> **GOAL OF THE EXERCISE**
Please report each line of the data below that contains "Equus".
★ ★ ★ ★ ★
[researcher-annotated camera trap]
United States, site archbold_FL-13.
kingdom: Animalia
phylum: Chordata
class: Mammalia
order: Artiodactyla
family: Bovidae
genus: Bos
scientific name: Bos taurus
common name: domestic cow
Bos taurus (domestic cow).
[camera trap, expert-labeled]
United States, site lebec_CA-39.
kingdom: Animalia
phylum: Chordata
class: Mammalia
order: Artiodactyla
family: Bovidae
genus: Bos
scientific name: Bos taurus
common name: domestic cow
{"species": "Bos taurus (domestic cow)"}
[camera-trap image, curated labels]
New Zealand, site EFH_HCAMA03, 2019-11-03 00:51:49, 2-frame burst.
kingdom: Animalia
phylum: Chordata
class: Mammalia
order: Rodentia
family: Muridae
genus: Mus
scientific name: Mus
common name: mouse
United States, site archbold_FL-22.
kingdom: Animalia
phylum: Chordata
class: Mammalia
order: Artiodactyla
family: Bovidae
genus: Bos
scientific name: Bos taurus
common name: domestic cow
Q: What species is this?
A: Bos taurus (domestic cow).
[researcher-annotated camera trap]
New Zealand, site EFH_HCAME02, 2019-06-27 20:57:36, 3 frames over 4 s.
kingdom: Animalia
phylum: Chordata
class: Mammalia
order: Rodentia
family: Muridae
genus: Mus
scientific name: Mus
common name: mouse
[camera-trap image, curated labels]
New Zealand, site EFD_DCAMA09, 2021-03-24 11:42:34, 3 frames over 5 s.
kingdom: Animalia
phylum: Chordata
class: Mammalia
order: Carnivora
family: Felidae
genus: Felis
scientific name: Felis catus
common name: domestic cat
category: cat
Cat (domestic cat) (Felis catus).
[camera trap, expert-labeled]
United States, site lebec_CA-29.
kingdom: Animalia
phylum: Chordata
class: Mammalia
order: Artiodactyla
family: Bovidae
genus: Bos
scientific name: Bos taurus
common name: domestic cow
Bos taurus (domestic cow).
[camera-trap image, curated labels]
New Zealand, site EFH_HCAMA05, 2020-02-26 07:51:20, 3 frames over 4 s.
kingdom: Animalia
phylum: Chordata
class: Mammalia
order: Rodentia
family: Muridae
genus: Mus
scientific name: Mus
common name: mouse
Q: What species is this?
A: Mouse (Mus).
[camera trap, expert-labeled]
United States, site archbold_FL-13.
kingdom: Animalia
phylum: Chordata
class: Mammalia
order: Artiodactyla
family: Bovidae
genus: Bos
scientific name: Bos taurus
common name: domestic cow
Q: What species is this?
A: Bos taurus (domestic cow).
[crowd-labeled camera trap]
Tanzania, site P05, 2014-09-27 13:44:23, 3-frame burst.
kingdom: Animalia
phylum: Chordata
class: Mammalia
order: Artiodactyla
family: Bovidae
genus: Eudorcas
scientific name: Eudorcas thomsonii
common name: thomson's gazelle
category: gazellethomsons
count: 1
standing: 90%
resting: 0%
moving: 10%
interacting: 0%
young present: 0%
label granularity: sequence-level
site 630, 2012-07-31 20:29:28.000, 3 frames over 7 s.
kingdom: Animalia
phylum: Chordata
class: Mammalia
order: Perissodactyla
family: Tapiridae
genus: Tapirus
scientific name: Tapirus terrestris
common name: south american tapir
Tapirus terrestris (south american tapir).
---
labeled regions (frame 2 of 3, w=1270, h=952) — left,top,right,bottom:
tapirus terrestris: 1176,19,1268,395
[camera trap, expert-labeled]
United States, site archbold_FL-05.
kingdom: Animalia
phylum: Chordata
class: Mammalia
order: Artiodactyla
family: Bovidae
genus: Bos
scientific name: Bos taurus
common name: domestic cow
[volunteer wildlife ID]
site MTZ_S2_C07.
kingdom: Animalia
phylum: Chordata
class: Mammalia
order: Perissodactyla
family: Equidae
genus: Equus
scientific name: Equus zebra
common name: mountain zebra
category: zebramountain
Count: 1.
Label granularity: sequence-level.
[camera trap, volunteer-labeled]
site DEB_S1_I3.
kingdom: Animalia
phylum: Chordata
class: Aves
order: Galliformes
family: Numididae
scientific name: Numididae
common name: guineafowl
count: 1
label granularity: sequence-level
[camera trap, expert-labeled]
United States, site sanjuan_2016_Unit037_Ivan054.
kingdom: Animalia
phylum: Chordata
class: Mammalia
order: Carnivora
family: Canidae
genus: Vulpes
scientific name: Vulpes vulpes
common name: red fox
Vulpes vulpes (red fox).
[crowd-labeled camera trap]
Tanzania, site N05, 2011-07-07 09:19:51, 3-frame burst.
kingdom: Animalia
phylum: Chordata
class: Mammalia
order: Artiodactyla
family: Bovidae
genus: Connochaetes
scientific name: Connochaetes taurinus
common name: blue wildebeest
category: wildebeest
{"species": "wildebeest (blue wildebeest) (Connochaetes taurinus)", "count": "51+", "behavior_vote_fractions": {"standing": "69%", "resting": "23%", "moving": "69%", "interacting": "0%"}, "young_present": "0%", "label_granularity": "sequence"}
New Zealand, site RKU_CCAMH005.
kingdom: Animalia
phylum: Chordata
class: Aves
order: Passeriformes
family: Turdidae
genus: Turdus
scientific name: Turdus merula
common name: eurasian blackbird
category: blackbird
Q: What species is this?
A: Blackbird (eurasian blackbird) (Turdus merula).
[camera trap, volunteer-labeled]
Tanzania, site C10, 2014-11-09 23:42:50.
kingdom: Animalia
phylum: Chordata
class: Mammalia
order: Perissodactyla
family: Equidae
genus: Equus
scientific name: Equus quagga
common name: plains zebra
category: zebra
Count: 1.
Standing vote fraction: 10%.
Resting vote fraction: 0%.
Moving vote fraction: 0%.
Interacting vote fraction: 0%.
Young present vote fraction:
★ ★ ★ ★ ★
> **ANSWER TO THIS EXERCISE**
genus: Equus
scientific name: Equus zebra
genus: Equus
scientific name: Equus quagga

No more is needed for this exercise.